Suske en Wiske, created by Willy Vandersteen, is unquestionably the most famous comics series in Flemish Belgium. Published since 1945, counting more than three hundred stories, Suske en Wiske – known in French as Bob et Bobette and in English as Spike and Suzy – is a classical family adventure. The prototypical characters – witty girl Wiske and her rag doll Schanulleke, brave boy Suske, their spindly aunt Sidonie, clumsy Lambik, supernaturally strong Jerom – travel through space and time in search of adventures peppered with situation gags and practical jokes. Given the longevity of the strip, it relies on an achronological timelessness typical for serial comics: characters do not age, most stories are situated in the present time, without precluding manifold time travels, from prehistory to the future.

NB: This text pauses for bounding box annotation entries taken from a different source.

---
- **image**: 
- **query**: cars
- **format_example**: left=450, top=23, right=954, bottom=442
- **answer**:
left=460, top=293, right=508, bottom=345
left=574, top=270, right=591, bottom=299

With German occupation of Belgium during WWII had a significant impact on newspaper culture of the time, and despite the ensuing issues of censorship and collaboration, it brought about new opportunities for Flemish comics. The halting of the translation of American comics during the war and the recovering newspaper industry at its end opened up the occasion for Vandersteen to publish in the Brussels newspaper De Nieuwe Standaard the first installment of the then titled De avonturen van Rikki en Wiske. Followed by a story in which Suske meets Wiske, Op het eiland Amoras, its success was quickly grounded, making it one of Flanders’ major titles and its author an extremely influential cartoonist.
These stories appeared in a daily installment of two black-and-white strips, making up a larger ongoing narrative: this format, typical for Flemish comics, made them particularly responsive to the political context. Vandersteen and Standaard would quickly collect the adventures in an instantly identifiable book format known as “Rode Reeks” (Red Series): a 56-page, red softcover album, printed in red-and-blue duotone first, and after 1967 in four colors.

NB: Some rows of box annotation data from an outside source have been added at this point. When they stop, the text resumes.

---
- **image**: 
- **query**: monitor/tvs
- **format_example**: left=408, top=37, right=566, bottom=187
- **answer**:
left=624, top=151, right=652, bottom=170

The early Suske en Wiske stories are particularly known for their uproarious humor embodied in Lambik’s capers, as well as the looser, more spontaneous ligne claire style, defying anatomical rules in a dynamic way. When Vandersteen was invited to publish in Tintin magazine, he had to adapt to the neat standards of Hergé, bolstering narrative coherence and tuning down the popular elements. These stories nonetheless kept a folkoristic dimension that would make Vandersteen known as “the Brueghel of Comics,” epitomized by Het Spaanse Spook, in which the heroes are transported into a Brueghel painting. With time, and with Vandersteen opening his own studio to meet increasing production demands, a uniform style arose, leading some critics to lament the stereotypification of the stories. Studio Vandersteen continues to publish the series today, recently borrowing from North-American superheroes comics in order to reach new audiences.